BEGIN

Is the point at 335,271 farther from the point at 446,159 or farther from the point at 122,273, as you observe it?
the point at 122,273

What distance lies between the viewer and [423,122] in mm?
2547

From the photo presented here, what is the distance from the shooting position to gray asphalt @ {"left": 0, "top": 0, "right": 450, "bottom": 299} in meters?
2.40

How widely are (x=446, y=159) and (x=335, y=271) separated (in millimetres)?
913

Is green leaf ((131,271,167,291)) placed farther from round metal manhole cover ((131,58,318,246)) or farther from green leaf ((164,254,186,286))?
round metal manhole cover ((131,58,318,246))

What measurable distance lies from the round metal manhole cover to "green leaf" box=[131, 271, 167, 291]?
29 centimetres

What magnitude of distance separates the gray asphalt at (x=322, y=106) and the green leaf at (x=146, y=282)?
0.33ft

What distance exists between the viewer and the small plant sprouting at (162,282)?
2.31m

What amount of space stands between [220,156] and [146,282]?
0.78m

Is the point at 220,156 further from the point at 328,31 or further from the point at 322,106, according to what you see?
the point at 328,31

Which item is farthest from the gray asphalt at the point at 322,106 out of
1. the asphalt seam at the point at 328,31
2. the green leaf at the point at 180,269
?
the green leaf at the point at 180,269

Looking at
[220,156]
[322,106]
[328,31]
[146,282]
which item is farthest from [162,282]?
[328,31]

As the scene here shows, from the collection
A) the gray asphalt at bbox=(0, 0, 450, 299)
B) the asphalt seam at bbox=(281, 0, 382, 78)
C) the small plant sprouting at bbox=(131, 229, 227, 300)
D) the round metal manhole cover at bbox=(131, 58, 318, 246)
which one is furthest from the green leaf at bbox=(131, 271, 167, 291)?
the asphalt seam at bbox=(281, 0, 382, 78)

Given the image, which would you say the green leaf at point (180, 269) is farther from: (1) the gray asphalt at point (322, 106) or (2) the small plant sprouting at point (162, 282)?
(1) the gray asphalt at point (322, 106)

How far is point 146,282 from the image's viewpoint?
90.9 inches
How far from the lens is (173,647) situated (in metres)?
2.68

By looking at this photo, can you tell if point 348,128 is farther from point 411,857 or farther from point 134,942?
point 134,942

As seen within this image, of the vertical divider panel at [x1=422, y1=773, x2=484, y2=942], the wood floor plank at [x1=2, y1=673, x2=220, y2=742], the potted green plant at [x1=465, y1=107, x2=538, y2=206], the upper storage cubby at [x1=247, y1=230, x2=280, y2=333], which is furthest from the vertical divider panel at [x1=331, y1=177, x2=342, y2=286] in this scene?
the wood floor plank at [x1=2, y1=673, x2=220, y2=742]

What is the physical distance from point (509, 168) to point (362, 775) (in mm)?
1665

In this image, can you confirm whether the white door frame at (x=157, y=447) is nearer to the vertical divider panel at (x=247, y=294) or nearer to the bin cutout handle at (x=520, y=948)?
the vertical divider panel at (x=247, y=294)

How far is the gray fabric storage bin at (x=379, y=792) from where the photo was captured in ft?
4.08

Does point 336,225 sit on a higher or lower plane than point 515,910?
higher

END

## What is required
Copy all of the material above word for word, with no changes.

## Exercise response
Is the point at 335,271 farther from the point at 446,159 or farther from the point at 122,273, as you observe it?
the point at 122,273

What distance lies between the viewer and [423,122] in mm?
2547

From the photo presented here, what is the distance from the shooting position to gray asphalt @ {"left": 0, "top": 0, "right": 450, "bottom": 299} in meters?
2.40

How widely are (x=446, y=159) and (x=335, y=271) separated (in millimetres)?
913

Is green leaf ((131,271,167,291)) placed farther from round metal manhole cover ((131,58,318,246)) or farther from green leaf ((164,254,186,286))?
round metal manhole cover ((131,58,318,246))

What measurable distance lies from the round metal manhole cover to "green leaf" box=[131, 271, 167, 291]?
29 centimetres

What magnitude of distance separates the gray asphalt at (x=322, y=106) and the green leaf at (x=146, y=282)?
0.33ft

What distance exists between the viewer and the small plant sprouting at (162,282)?
2.31m

What amount of space stands between [220,156] and [146,282]?
0.78m

Is the point at 220,156 further from the point at 328,31 or further from the point at 322,106, according to what you see?
the point at 328,31

Which item is farthest from the gray asphalt at the point at 322,106 out of
1. the asphalt seam at the point at 328,31
2. the green leaf at the point at 180,269
?
the green leaf at the point at 180,269

Looking at
[220,156]
[322,106]
[328,31]
[146,282]
which item is farthest from [162,282]?
[328,31]

As the scene here shows, from the collection
A) the gray asphalt at bbox=(0, 0, 450, 299)
B) the asphalt seam at bbox=(281, 0, 382, 78)
C) the small plant sprouting at bbox=(131, 229, 227, 300)
D) the round metal manhole cover at bbox=(131, 58, 318, 246)
which one is furthest from the green leaf at bbox=(131, 271, 167, 291)?
the asphalt seam at bbox=(281, 0, 382, 78)

Given the image, which would you say the green leaf at point (180, 269) is farther from: (1) the gray asphalt at point (322, 106) or (2) the small plant sprouting at point (162, 282)?
(1) the gray asphalt at point (322, 106)

How far is point 146,282 from the image's viewpoint?
90.9 inches
How far from the lens is (173,647) situated (in metres)?
2.68

By looking at this photo, can you tell if point 348,128 is farther from point 411,857 or farther from point 134,942?
point 134,942

As seen within this image, of the vertical divider panel at [x1=422, y1=773, x2=484, y2=942], the wood floor plank at [x1=2, y1=673, x2=220, y2=742], the potted green plant at [x1=465, y1=107, x2=538, y2=206], the upper storage cubby at [x1=247, y1=230, x2=280, y2=333], which is furthest from the vertical divider panel at [x1=331, y1=177, x2=342, y2=286] in this scene?
the wood floor plank at [x1=2, y1=673, x2=220, y2=742]

What is the physical distance from point (509, 168) to point (362, 775) (in mm)?
1665

In this image, can you confirm whether the white door frame at (x=157, y=447) is nearer to the vertical divider panel at (x=247, y=294) or nearer to the bin cutout handle at (x=520, y=948)?
the vertical divider panel at (x=247, y=294)

How far is the gray fabric storage bin at (x=379, y=792) from where the photo was captured in ft?
4.08

Does point 336,225 sit on a higher or lower plane than point 515,910?
higher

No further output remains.